View Full Version : Solving inverse variation


camerono
Sep 7, 2008, 05:20 AM
I am studying variations (direct, inverse, joint)

Given: the intensity of light, measured in lux, is inversely proportional to the square of the distance between the light source and the object illuminated - solve:

A light meter 7.5 m from a light source register 24 lux. What intensity would it register 15 m from the light source?

I tired to use the inverse variation equation y=k/x.

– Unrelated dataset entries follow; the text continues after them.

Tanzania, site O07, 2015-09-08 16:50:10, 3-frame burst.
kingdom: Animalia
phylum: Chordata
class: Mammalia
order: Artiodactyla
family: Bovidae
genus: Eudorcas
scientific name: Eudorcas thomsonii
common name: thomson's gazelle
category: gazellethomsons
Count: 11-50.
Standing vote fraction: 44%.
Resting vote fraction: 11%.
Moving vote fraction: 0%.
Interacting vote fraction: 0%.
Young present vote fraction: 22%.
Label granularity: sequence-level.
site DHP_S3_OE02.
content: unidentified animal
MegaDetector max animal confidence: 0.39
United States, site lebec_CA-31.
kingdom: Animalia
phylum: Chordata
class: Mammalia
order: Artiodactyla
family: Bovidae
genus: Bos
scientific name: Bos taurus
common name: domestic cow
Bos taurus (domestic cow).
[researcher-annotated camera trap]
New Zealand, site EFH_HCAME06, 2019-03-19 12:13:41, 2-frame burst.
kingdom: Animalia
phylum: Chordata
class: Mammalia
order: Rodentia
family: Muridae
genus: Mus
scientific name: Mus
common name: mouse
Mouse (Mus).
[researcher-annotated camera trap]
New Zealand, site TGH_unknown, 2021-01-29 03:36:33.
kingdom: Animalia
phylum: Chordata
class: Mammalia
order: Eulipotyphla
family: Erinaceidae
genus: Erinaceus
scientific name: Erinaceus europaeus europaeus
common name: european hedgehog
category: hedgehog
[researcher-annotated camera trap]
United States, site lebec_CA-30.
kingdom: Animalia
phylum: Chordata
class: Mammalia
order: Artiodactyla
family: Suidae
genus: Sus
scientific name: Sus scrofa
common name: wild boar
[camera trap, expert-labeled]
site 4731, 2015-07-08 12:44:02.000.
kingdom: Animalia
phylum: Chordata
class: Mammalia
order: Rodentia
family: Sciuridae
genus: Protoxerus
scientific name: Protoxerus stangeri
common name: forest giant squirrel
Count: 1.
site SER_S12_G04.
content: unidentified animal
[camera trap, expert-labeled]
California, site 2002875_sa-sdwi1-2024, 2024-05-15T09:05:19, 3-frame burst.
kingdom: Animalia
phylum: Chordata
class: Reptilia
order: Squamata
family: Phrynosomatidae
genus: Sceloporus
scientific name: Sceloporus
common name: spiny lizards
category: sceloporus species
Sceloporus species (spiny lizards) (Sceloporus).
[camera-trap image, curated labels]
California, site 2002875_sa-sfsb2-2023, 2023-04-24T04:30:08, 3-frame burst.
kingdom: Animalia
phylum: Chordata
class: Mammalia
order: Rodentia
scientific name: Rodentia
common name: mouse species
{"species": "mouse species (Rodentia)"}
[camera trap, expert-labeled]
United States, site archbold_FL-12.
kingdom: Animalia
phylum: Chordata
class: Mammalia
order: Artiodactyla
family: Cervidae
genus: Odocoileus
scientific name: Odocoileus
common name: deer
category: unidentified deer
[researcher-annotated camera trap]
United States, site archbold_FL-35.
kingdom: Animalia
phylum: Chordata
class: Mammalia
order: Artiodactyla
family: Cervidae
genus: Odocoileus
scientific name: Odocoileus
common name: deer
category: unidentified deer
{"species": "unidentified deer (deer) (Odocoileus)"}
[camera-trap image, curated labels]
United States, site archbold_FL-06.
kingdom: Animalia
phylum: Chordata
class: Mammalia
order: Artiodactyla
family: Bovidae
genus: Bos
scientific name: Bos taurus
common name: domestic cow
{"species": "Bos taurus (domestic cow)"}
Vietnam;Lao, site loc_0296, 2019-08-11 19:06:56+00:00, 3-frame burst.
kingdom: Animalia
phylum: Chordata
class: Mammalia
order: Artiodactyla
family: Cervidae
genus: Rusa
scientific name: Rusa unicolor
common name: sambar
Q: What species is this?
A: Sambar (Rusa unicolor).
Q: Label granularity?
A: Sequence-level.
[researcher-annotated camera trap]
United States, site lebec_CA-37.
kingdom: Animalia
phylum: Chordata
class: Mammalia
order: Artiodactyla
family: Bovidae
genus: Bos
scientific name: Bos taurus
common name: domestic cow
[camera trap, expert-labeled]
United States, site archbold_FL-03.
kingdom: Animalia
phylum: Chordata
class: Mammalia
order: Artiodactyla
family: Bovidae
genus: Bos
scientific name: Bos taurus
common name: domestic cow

I thought that y would be 24. And x would be the square of the distance 7.5
24=k/56.25
so 1350=k.

substituting:
24=1350/225 (15x15)
24=6

obviously this is incorrect. Can someone guide me as to what formula I should be using? I have spent a long time rereading the section in my text but I just don't get it. Thanks.

ISneezeFunny
Sep 7, 2008, 05:35 AM
The best way to do inversely proportional, is to think of it this way:

x * y = some constant.

this way, if x goes up, then y must go down.

so

since the intensity of light is inversely proportional to the square of the distance

(intensity of light) (distance)^2 = some constant

(24)(7.5)^2 = some constant (this constant does not change)

= 1350

now, new distance, and unknown intensity of light

(unknown intensity) (15)^2 = 1350

unknown intensity = 6

so... you had it right, you just didn't take the earlier intensity out. And this makes sense, the farther you are away from the light source, the less intense the light will be.